An inmate who escaped from the city’s floating jail in a daring overnight escapade which featured a knotted rope dangling from his cell window was captured Saturday afternoon after an intense, five-borough manhunt, the NYPD told The Post.

David Mordukhaev, 30, was back in custody after more than 12 hours on the lam.

He was picked up at 79 Brighton 11th Street just before 5 p.m. by the Federal Bureau of Investigations, the NYPD and the federal Office of the Inspector General, and was sent to the custody of the Federal Bureau of Prisons, a law enforcement said.

“He’s been recaptured and no one was injured,” the NYPD said.

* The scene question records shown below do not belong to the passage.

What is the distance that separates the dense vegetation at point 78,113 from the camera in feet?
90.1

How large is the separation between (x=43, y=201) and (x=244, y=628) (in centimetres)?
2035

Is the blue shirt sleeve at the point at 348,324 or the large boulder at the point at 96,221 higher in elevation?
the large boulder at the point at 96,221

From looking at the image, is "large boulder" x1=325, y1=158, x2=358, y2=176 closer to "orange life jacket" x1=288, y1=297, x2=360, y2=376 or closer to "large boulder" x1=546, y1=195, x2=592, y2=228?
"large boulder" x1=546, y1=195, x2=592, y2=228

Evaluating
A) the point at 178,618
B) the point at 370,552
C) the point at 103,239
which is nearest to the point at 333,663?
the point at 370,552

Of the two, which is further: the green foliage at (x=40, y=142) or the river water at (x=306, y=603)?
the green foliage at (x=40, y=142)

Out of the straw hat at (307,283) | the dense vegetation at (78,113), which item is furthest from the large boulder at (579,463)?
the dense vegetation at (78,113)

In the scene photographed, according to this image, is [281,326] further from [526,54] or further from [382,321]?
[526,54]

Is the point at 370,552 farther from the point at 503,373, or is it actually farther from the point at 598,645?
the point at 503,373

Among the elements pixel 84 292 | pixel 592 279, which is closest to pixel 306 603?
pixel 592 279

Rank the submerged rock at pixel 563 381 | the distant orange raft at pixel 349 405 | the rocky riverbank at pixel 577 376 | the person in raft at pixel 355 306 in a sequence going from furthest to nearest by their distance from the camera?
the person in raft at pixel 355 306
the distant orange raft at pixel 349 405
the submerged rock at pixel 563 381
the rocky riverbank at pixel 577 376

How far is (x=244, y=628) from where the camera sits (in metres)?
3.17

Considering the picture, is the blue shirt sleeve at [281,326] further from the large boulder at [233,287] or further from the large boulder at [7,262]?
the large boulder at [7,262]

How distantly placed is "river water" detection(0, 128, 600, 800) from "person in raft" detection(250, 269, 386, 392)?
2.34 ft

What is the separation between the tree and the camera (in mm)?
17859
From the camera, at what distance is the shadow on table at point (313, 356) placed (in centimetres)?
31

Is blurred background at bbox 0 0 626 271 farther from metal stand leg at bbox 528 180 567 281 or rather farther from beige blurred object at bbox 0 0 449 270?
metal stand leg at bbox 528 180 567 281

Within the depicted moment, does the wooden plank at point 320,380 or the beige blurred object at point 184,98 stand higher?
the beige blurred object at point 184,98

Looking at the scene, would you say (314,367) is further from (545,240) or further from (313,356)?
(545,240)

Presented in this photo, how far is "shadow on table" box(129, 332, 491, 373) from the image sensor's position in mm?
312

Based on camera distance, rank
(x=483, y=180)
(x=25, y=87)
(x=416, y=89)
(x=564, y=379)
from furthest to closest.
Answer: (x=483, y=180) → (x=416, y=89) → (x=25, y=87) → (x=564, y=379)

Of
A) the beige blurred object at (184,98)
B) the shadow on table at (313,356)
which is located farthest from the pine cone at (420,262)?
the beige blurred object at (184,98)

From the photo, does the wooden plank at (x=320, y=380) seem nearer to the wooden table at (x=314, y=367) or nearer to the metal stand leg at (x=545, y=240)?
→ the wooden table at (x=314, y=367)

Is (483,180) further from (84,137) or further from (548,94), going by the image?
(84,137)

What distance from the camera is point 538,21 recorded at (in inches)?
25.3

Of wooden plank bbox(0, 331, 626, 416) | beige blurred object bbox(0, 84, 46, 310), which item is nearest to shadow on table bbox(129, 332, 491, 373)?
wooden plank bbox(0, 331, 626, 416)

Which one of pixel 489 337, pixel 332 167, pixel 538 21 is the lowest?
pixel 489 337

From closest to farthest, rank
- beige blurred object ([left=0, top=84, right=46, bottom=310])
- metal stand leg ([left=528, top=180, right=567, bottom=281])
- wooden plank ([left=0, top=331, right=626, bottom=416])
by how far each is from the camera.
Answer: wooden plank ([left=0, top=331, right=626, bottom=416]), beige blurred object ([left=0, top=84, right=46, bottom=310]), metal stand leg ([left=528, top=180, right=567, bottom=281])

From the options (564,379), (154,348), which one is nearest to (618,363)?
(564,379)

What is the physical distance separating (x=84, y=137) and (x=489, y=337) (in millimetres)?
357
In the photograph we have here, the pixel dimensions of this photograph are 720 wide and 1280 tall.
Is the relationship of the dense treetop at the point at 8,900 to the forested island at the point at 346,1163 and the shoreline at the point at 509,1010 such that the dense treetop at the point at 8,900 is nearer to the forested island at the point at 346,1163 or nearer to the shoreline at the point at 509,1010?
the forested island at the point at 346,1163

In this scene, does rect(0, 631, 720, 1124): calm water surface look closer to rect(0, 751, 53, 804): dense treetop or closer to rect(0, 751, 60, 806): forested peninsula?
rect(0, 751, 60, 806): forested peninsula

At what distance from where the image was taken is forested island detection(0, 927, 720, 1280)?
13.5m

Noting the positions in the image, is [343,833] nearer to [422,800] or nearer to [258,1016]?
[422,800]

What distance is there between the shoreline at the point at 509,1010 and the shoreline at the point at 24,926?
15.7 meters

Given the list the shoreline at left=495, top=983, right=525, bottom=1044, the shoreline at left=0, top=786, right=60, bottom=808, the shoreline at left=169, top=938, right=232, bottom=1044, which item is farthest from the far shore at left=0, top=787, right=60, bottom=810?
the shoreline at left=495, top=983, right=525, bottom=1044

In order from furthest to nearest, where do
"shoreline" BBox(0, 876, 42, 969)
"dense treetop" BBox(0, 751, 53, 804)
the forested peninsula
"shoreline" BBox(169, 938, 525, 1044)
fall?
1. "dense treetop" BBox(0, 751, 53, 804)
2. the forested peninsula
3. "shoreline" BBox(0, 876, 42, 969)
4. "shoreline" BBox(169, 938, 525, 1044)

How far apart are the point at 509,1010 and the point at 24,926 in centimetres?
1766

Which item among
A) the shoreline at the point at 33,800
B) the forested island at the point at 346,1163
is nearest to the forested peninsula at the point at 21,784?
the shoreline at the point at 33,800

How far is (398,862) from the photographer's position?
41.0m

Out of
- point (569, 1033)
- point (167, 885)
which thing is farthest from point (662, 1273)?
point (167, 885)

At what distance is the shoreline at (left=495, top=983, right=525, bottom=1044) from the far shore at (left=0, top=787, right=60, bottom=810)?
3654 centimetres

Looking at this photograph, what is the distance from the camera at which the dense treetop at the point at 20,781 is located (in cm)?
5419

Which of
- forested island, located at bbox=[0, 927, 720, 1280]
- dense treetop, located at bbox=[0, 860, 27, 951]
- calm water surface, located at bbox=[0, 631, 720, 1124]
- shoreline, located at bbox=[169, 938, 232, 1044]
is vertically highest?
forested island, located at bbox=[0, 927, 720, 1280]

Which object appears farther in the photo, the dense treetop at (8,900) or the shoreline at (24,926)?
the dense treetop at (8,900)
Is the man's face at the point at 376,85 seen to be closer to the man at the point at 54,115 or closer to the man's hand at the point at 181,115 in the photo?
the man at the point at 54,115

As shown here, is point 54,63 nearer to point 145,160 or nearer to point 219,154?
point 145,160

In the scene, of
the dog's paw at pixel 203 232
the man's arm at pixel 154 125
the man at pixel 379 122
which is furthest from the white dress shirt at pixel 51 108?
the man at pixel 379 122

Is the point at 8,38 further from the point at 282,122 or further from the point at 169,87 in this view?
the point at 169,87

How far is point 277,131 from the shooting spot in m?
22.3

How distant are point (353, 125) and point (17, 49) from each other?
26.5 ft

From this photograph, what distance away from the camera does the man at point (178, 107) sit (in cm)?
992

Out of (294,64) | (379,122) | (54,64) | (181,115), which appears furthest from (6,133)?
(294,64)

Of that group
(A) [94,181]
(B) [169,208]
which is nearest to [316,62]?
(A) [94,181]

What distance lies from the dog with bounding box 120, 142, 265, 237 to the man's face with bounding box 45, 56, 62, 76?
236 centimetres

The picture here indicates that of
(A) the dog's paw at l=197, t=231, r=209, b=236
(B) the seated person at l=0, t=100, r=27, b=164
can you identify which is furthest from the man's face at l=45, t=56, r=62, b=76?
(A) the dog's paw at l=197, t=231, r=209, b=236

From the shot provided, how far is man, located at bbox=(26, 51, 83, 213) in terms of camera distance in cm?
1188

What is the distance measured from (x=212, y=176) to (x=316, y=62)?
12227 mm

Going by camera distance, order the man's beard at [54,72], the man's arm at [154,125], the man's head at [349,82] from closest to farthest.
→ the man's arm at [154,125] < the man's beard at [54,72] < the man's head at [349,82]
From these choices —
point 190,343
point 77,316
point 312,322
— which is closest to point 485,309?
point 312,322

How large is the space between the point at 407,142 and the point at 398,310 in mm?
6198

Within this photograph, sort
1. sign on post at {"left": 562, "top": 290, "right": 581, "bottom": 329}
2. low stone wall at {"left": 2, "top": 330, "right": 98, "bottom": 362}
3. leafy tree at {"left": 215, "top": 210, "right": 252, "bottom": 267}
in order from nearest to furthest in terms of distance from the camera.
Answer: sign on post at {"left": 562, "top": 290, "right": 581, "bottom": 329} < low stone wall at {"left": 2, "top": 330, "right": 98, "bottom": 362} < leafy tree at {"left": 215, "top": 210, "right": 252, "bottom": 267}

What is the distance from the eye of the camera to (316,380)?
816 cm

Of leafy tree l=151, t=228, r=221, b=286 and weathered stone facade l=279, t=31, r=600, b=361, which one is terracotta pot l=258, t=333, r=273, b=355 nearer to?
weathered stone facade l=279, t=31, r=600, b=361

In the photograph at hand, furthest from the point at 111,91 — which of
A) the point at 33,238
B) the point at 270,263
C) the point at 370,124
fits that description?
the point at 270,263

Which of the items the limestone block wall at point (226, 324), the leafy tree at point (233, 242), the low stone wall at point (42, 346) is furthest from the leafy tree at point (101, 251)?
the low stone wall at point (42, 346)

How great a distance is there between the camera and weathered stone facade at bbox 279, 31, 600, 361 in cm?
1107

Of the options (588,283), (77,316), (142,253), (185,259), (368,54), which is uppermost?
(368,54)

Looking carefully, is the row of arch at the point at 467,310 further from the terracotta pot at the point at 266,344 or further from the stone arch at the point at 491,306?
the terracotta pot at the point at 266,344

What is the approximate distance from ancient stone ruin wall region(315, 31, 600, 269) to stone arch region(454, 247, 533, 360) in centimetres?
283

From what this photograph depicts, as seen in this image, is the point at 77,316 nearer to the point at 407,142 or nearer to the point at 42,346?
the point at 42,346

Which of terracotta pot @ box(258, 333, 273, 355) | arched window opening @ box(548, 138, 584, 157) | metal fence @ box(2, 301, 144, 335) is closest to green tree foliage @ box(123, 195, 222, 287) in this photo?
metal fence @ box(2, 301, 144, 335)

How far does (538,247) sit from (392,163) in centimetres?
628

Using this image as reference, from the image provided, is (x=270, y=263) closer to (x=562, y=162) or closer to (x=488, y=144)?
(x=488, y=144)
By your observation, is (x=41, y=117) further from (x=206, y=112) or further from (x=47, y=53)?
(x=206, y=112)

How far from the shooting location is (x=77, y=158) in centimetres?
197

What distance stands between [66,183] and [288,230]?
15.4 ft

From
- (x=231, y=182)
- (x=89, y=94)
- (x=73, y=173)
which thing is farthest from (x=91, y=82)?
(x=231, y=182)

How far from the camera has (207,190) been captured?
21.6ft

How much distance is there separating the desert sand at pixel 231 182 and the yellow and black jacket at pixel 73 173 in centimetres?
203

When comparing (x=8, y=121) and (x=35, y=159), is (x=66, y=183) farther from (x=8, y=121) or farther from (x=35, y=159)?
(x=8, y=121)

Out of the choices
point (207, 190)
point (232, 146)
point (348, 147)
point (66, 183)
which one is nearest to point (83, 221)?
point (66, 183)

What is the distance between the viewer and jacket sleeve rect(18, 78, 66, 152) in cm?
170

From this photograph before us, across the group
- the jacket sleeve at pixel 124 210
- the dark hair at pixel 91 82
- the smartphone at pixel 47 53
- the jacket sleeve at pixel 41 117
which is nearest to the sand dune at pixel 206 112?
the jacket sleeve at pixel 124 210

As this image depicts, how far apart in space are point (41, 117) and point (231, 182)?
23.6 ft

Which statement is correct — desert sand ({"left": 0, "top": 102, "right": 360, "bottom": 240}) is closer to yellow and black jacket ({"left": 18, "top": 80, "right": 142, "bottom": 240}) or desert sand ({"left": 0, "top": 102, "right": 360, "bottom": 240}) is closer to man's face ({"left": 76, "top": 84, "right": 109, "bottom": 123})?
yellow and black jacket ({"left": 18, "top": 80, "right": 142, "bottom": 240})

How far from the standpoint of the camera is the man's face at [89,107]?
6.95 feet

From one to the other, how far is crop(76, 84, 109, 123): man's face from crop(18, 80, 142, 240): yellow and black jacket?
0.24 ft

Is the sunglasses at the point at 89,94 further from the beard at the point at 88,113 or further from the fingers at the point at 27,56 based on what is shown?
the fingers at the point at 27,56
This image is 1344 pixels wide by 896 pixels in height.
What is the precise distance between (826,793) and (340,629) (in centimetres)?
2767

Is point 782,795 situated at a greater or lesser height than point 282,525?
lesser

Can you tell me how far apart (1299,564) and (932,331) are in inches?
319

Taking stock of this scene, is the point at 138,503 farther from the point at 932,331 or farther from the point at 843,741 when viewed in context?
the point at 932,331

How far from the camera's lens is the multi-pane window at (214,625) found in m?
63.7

Suspicious federal investigators, who have apparently been probing Mordukhaev’s associates, called the Vernon C. Bain Correctional Facility around 1 a.m. to ask if he was still in his cell, law enforcement sources told The Post.

The jail claimed Mordukhaev was in custody, but it’s unclear if the guard actually checked, the sources said. The feds called again at 4:30 a.m., when the escape was discovered.

Department of Corrections officers during the search for David Mordukhaev on July 10, 2021.
Department of Corrections officers during the search for David Mordukhaev on July 10, 2021.
G.N.Miller/NYPost.

Mordukhaev may have had a car waiting for him as part of a planned getaway, the sources added. The guard involved apparently went out sick before he could be suspended, the sources noted.

The 5-foot-8, 220-pound Mordukhaev is believed to have squeezed himself through his cell window, using the rope to get down to the deck of the floating prison, which is a stationary barge. His prison uniform was found in a heap.